When Nicole and Adam realized they couldn’t afford the wedding they wanted and invite everyone they knew, they came to the conclusion that an intimate wedding was the only way to go. While it was difficult to cut out so many people that they loved, limiting the guest list to 45 of their closest family and friends, was the only way to get the kind of personalized and awesome wedding they were looking for – one full of good food, good drink, lots of special details, two amazing venues, and plenty of time to spend with their guests. Both the bride and groom agree they wouldn’t have wanted it any other way!
Special thanks to Adachi Pimentel for sending over all the photos so we could share them with you today!
Nicole, 34 & Adam, 37
Wedding Date: November 15, 2014
Number of Guests: 45
Wedding Cost: I’m not totally sure! We made the (financially irresponsible, I’m sure) decision to avoid sticker shock and sort of close our eyes to this. If I had to guess, I’d say about $18,000.
Wedding Ceremony Location: Philadelphia Magic Gardens
Wedding Reception Location: Supper Restaurant
Why did you have an intimate wedding?
For a lot of reasons! Our journey towards an intimate wedding began when we realized that we couldn’t afford to have the kind of wedding we wanted (awesome locations, special details, amazing food and drink, one that felt like us – not a cookie cutter reception hall affair) if we invited everyone that we know and love. As we started to explore options that would allow us to have the kind of wedding we wanted we realized “Oh! We should have chosen a small wedding all along!” You always hear people say “we didn’t even get to eat at our own wedding” or “take a minute to step away from the craziness and enjoy the day”. That’s crazy! We wanted to enjoy all our guests, eat all our food, and relish every single minute. Inviting 45 people instead of 100 or 200 allowed us to do that. It felt like we were hosting an awesome party, not like a crazy chore. We enjoyed every second of our amazing day.
What are some of the challenges that you faced planning an intimate wedding?
Just the obvious one, I guess, which is that inviting 45 people instead of 145 means there are 100 people who you love who you don’t get to share your day with.
Was it difficult to pare down the guest list?
Of course! You don’t want to hurt anyone’s feelings, ever. But I think at the same time, once we realized why we wanted an intimate wedding, we were also able to see why and how we needed to pare down our guest list. No matter how many people you invite to a wedding – 10 or 100 or 500 – you have to cut the list somewhere. Once you accept that, it becomes easier to pare the list down. You’ll disappoint people no matter the size of the wedding, so you might as well get the type of wedding you really want!

**Written task**
In the wedding feature, where was the ceremony held?

[Stored data entries]
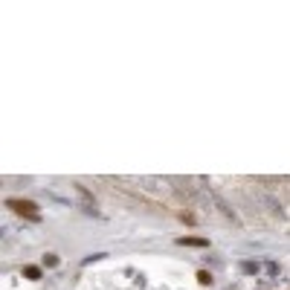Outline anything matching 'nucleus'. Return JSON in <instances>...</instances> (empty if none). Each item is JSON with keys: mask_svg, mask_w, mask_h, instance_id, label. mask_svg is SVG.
Here are the masks:
<instances>
[{"mask_svg": "<svg viewBox=\"0 0 290 290\" xmlns=\"http://www.w3.org/2000/svg\"><path fill=\"white\" fill-rule=\"evenodd\" d=\"M209 197L215 200V206H218V212H221L224 218H229V221H238V218H235V209H232V206H229V203H226L224 197H221V194L215 192V189H209Z\"/></svg>", "mask_w": 290, "mask_h": 290, "instance_id": "obj_1", "label": "nucleus"}, {"mask_svg": "<svg viewBox=\"0 0 290 290\" xmlns=\"http://www.w3.org/2000/svg\"><path fill=\"white\" fill-rule=\"evenodd\" d=\"M197 279H200V285H209V282H212V276H209V273H200Z\"/></svg>", "mask_w": 290, "mask_h": 290, "instance_id": "obj_8", "label": "nucleus"}, {"mask_svg": "<svg viewBox=\"0 0 290 290\" xmlns=\"http://www.w3.org/2000/svg\"><path fill=\"white\" fill-rule=\"evenodd\" d=\"M24 273H26V276H29V279H38V276H41V270H38V267H26V270H24Z\"/></svg>", "mask_w": 290, "mask_h": 290, "instance_id": "obj_6", "label": "nucleus"}, {"mask_svg": "<svg viewBox=\"0 0 290 290\" xmlns=\"http://www.w3.org/2000/svg\"><path fill=\"white\" fill-rule=\"evenodd\" d=\"M267 273H270V276H276V273H279V264H276V261H270V264H267Z\"/></svg>", "mask_w": 290, "mask_h": 290, "instance_id": "obj_7", "label": "nucleus"}, {"mask_svg": "<svg viewBox=\"0 0 290 290\" xmlns=\"http://www.w3.org/2000/svg\"><path fill=\"white\" fill-rule=\"evenodd\" d=\"M258 200H261V203H264V206H267L273 215H285V212H282V203H279L273 194H258Z\"/></svg>", "mask_w": 290, "mask_h": 290, "instance_id": "obj_3", "label": "nucleus"}, {"mask_svg": "<svg viewBox=\"0 0 290 290\" xmlns=\"http://www.w3.org/2000/svg\"><path fill=\"white\" fill-rule=\"evenodd\" d=\"M241 270L253 276V273H258V264H256V261H244V264H241Z\"/></svg>", "mask_w": 290, "mask_h": 290, "instance_id": "obj_5", "label": "nucleus"}, {"mask_svg": "<svg viewBox=\"0 0 290 290\" xmlns=\"http://www.w3.org/2000/svg\"><path fill=\"white\" fill-rule=\"evenodd\" d=\"M180 244H189V247H206L203 238H180Z\"/></svg>", "mask_w": 290, "mask_h": 290, "instance_id": "obj_4", "label": "nucleus"}, {"mask_svg": "<svg viewBox=\"0 0 290 290\" xmlns=\"http://www.w3.org/2000/svg\"><path fill=\"white\" fill-rule=\"evenodd\" d=\"M9 206H12V209H18V212H24V215L38 218V206H35L32 200H9Z\"/></svg>", "mask_w": 290, "mask_h": 290, "instance_id": "obj_2", "label": "nucleus"}]
</instances>
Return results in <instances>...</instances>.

**The output**
Philadelphia Magic Gardens